HSBC Holdings Plc – the U.K-based financial services company – has partnered with the Silicon Valley based artificial intelligence startup Ayasdi Inc. to automate some of its compliance processes in order to make its services even more efficient.

HSBC sees 20% drop in number of investigations

In an interview last week, Andy Maguire, the Chief Operating Officer of the bank, said that the financial services company is implementing the AI technology of the company to automate anti money-laundering investigations that have been conventionally conducted by thousands by humans. According to the startup, the vast majority of anti-money laundering investigations at banks do not find any suspicious activity, which results in a waste of resources.

Over the past year, the banking institutions have been hiking up their use of automation and artificial intelligence in a bid to save both time and money on complicated and manual processes ranging from customer service to compliance checks. According to the startup, the banking group ‘HSBC’ saw the number of investigations drop by 20% without reducing the number of cases referred for more scrutiny under Ayasdi tech. In January, Gurjeet Singh, the Executive Chairman and co-founder of Ayasdi, was appointed to the new technology advisory board of HSBC. The advisory board offers guidance and advice to the bank on digital strategy.

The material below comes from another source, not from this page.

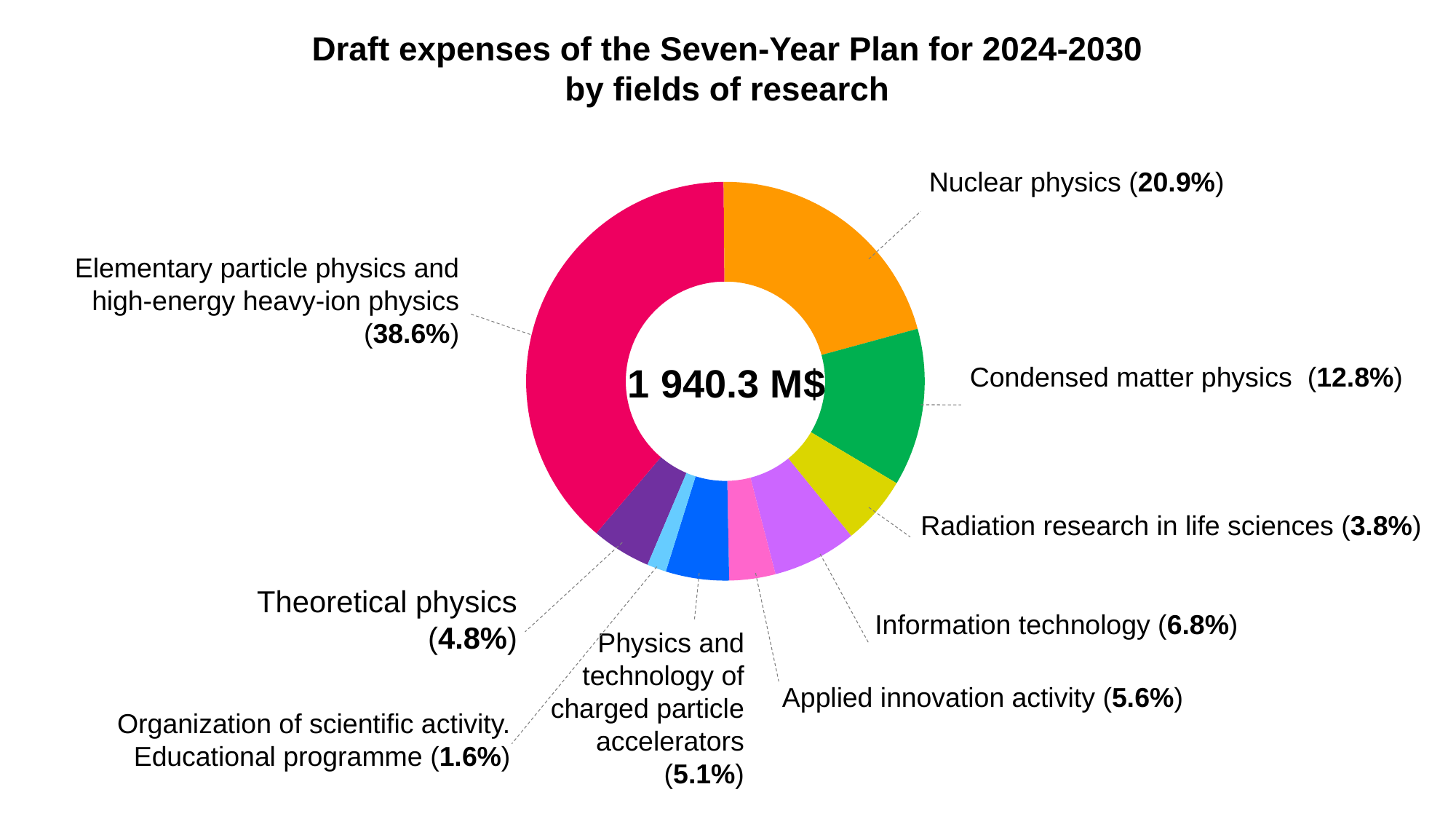
What share of the draft expenses goes to Theoretical physics? 4.8% What is the title of the chart? Draft expenses of the Seven-Year Plan for 2024-2030 by fields of research Which field of research has the smallest share of the draft expenses? Organization of scientific activity. Educational programme Which field of research has the largest share of the draft expenses? Elementary particle physics and high-energy heavy-ion physics What share of the draft expenses goes to Condensed matter physics? 12.8% Which has a larger share: Applied innovation activity or Physics and technology of charged particle accelerators? Applied innovation activity What share of the draft expenses goes to Nuclear physics? 20.9% How many fields of research are shown in the chart? 9 How many percentage points larger is the share for Nuclear physics than for Condensed matter physics? 8.1 What type of chart is shown on the slide? Pie chart (donut) What total amount is shown in the centre of the chart? 1 940.3 M$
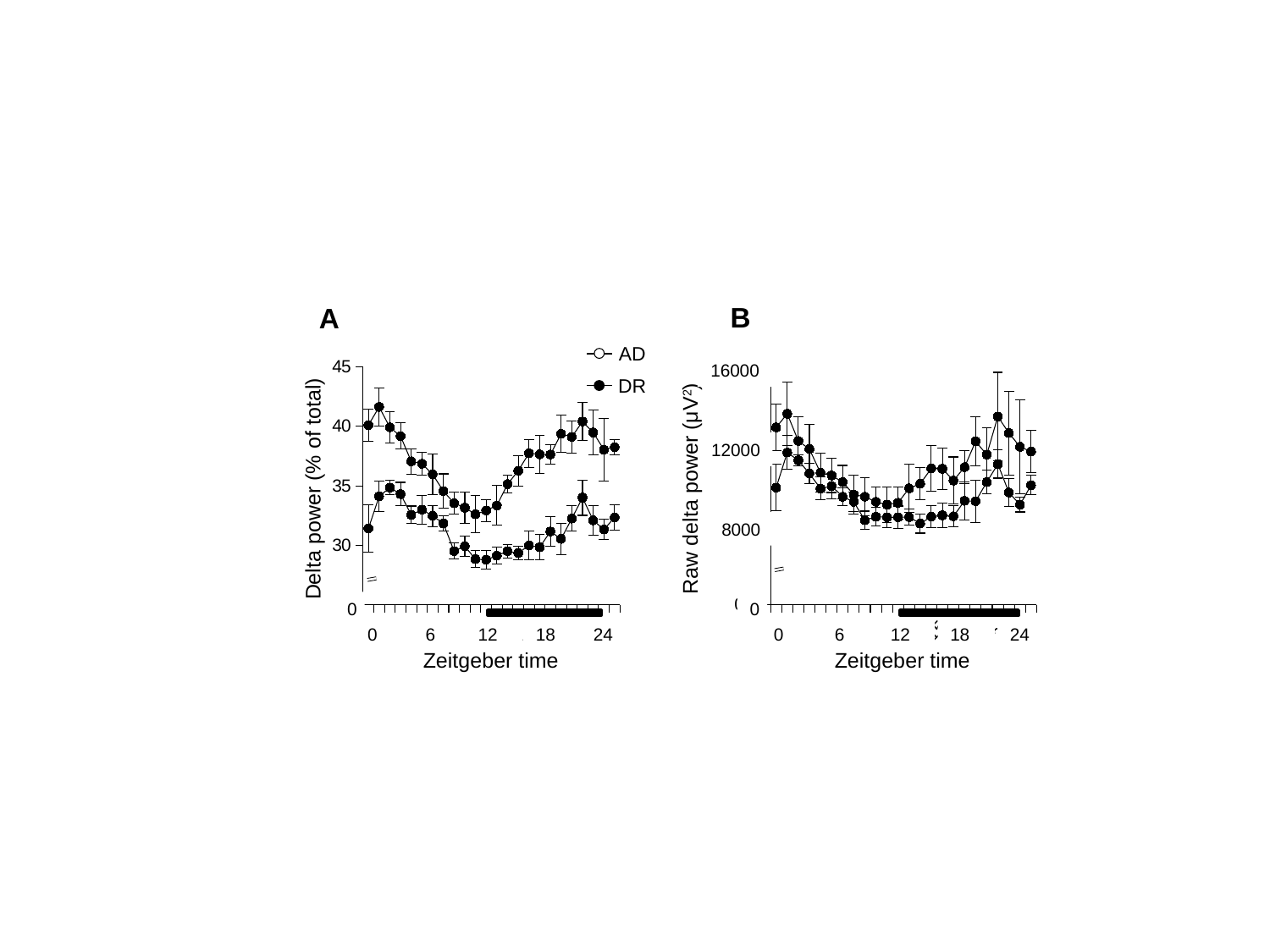
In chart A, is the value of the upper line at Zeitgeber time 24 greater or less than 35? greater What are the two series named in the legend? AD and DR In chart B, is the value of the lower line at Zeitgeber time 12 greater or less than 12000? less How many series does the legend list? 2 In chart B, is the value of the upper line at Zeitgeber time 1 greater or less than 12000? greater In chart A, which line is higher at Zeitgeber time 0, the upper line or the lower line? the upper line What kind of chart is chart A? line chart In chart A, does the upper line rise or fall between Zeitgeber time 12 and Zeitgeber time 24? rise In chart A, does the upper line rise or fall between Zeitgeber time 0 and Zeitgeber time 12? fall What is the y-axis title of chart B? Raw delta power (μV²)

Maguire said, “It’s a win-win. We reduce risks and it costs less money.” Also, the banks have been working with young financial technology companies more closely and reducing the amount of tech that gets built in-house.

Regtech sees significant collaboration

‘Regtech’ – the technology which can assist the financial institutions in staying compliant with regulations and avoid large fines in areas like market manipulation or money laundering – is one of the financial tech areas that have seen significant collaboration.

HSBC assented to pay a $1.92 billion in fines to U.S. authorities in 2012 for allowing itself to be used to launder drug money out of Mexico and other compliance lapses. The banking institutions went on a compliance hiring spree for several years after the financial crisis in order to cope with new rules and increased regulatory investigation.

According to a report by popular news site Reuters, “Banks have recently started cutting back on compliance hiring as they start deploying new technology that can help automate some of the tasks.” Maguire noted that anti-money laundering checks is something that the “whole industry has thrown a lot of bodies at it because that was the way it was being done.”

He further said that the artificial intelligence tech can assist with compliance because it has the ability to do several things that human beings are not typically good at such as augment human capabilities or high frequency high volume data problems.